## CHALLENGE
Which lines in the data below contain the word "wheel"? Copy each of them in full.

-=-=-=-=-

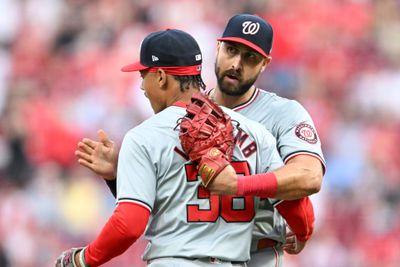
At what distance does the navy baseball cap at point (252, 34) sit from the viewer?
549cm

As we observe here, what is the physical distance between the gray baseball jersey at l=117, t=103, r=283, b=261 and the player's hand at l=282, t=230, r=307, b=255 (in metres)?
0.85

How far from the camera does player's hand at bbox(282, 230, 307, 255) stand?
5743 millimetres

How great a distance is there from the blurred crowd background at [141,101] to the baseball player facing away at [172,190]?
20.3 ft

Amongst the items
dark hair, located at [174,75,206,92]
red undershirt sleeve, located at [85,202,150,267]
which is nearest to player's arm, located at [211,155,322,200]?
red undershirt sleeve, located at [85,202,150,267]

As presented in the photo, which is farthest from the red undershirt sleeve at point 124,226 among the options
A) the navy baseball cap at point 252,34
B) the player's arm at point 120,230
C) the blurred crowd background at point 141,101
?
the blurred crowd background at point 141,101

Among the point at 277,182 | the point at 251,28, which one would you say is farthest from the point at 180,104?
the point at 251,28

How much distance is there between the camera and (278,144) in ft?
17.5

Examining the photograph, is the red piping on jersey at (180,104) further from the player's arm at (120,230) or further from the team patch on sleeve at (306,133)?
the team patch on sleeve at (306,133)

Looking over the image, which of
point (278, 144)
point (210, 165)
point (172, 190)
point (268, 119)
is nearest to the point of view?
point (210, 165)

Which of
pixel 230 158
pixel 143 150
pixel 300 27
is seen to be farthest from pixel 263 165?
pixel 300 27

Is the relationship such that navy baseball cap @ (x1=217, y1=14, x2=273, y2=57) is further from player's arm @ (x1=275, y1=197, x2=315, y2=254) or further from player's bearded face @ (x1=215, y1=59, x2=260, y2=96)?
player's arm @ (x1=275, y1=197, x2=315, y2=254)

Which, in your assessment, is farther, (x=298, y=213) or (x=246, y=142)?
(x=298, y=213)

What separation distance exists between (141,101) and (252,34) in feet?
23.2

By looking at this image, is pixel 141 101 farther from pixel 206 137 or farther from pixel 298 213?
pixel 206 137
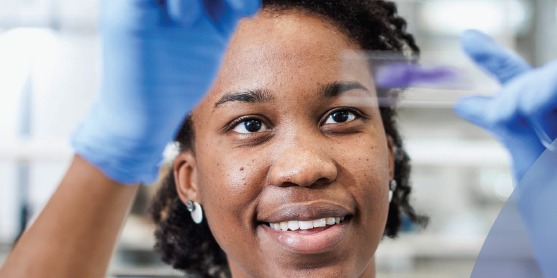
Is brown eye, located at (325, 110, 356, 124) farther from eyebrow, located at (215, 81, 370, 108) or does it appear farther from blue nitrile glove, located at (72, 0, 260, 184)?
blue nitrile glove, located at (72, 0, 260, 184)

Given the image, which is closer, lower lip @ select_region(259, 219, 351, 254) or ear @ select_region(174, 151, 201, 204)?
lower lip @ select_region(259, 219, 351, 254)

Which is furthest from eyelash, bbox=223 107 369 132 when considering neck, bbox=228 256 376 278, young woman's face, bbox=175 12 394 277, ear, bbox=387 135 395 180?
neck, bbox=228 256 376 278

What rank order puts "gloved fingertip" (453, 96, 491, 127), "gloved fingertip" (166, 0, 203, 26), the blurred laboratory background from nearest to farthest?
"gloved fingertip" (166, 0, 203, 26) → "gloved fingertip" (453, 96, 491, 127) → the blurred laboratory background

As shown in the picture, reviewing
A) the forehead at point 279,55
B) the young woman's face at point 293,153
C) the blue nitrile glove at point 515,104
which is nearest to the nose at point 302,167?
the young woman's face at point 293,153

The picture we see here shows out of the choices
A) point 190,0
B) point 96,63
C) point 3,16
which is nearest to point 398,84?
point 190,0

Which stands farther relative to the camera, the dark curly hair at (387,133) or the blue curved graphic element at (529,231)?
the dark curly hair at (387,133)

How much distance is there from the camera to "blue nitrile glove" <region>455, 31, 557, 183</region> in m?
0.93

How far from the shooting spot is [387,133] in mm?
1126

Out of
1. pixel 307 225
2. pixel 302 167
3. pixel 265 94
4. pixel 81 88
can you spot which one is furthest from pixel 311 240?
pixel 81 88

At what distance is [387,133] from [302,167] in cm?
29

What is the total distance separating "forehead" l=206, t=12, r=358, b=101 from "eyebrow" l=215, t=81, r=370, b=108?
0.04ft

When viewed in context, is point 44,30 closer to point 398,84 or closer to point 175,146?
point 175,146

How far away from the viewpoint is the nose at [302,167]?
917mm

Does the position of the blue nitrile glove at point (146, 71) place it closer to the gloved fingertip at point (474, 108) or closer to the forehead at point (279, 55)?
the forehead at point (279, 55)
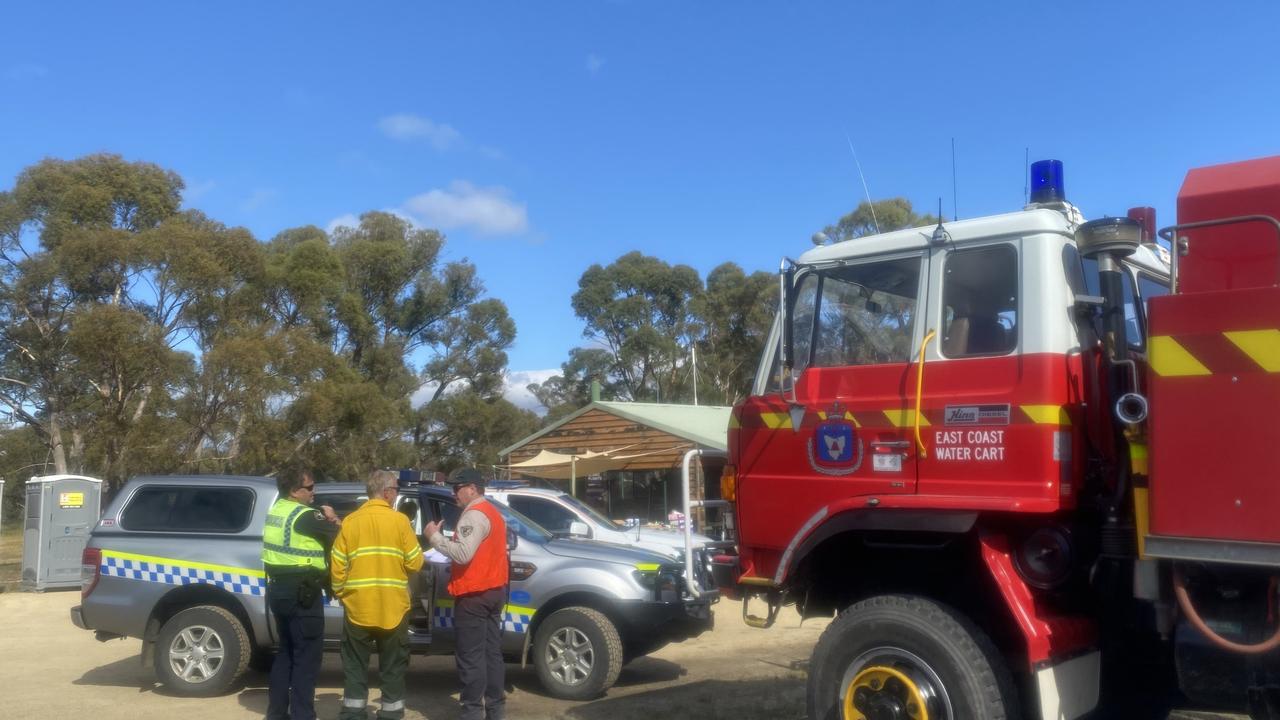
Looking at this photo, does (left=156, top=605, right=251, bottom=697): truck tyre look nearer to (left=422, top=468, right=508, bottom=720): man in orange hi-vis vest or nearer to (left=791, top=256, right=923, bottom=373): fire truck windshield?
(left=422, top=468, right=508, bottom=720): man in orange hi-vis vest

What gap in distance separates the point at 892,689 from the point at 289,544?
414 centimetres

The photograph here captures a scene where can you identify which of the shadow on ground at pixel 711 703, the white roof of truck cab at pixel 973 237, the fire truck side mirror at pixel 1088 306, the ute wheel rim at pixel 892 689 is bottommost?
the shadow on ground at pixel 711 703

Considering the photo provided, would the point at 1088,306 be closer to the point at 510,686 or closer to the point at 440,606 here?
the point at 440,606

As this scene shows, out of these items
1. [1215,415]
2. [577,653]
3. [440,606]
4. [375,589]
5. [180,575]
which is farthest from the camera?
[180,575]

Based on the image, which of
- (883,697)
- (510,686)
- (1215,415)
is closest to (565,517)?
(510,686)

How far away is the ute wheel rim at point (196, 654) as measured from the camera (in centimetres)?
837

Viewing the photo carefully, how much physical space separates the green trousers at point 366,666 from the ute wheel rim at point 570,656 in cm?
168

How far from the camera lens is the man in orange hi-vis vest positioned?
6.79 meters

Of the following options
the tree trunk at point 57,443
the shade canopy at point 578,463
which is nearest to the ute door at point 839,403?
the shade canopy at point 578,463

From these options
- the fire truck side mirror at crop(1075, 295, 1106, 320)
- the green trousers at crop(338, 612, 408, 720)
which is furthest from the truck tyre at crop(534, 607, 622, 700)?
the fire truck side mirror at crop(1075, 295, 1106, 320)

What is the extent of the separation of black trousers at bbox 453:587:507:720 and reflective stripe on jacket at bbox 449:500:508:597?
55mm

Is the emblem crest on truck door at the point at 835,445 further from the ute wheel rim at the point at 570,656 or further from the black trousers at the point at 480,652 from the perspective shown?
the ute wheel rim at the point at 570,656

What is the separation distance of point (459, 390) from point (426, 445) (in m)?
3.25

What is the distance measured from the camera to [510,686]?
28.7 ft
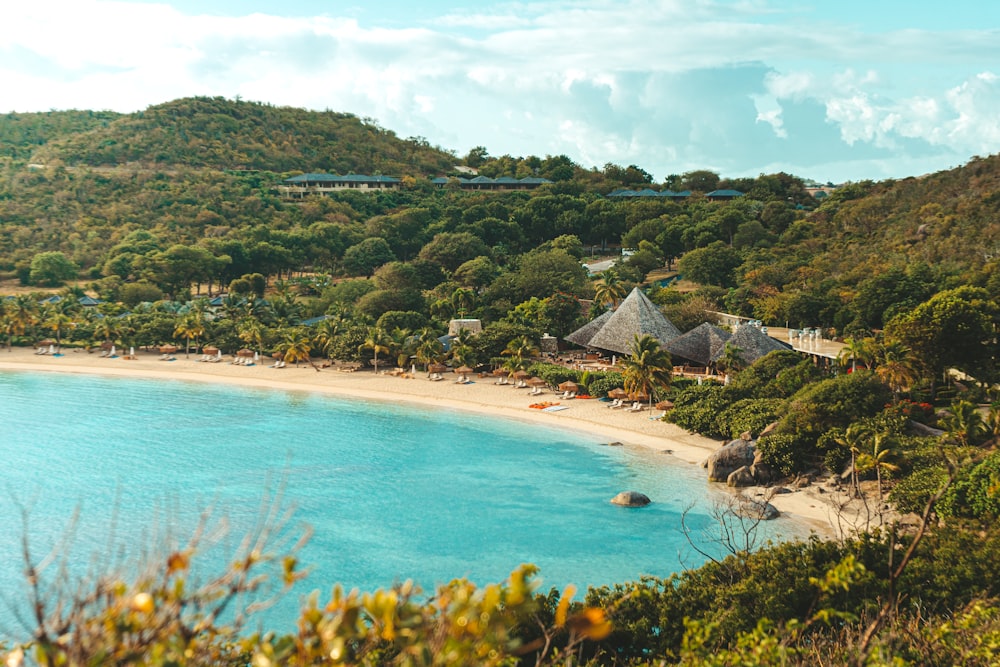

-=-=-=-=-

## EXERCISE SOLUTION
The photograph here captures a scene where can you identify which of the shadow on ground at pixel 711 703, the white roof of truck cab at pixel 973 237, the fire truck side mirror at pixel 1088 306, the ute wheel rim at pixel 892 689 is bottommost?
How far away is the ute wheel rim at point (196, 654) as measured from the camera (in centimetres)?
Viewing the photo carefully, how much physical space separates the green trousers at point 366,666 from the ute wheel rim at point 570,656 in cm?
Is the emblem crest on truck door at the point at 835,445 further from the ute wheel rim at the point at 570,656 or further from the black trousers at the point at 480,652 from the perspective shown?
the ute wheel rim at the point at 570,656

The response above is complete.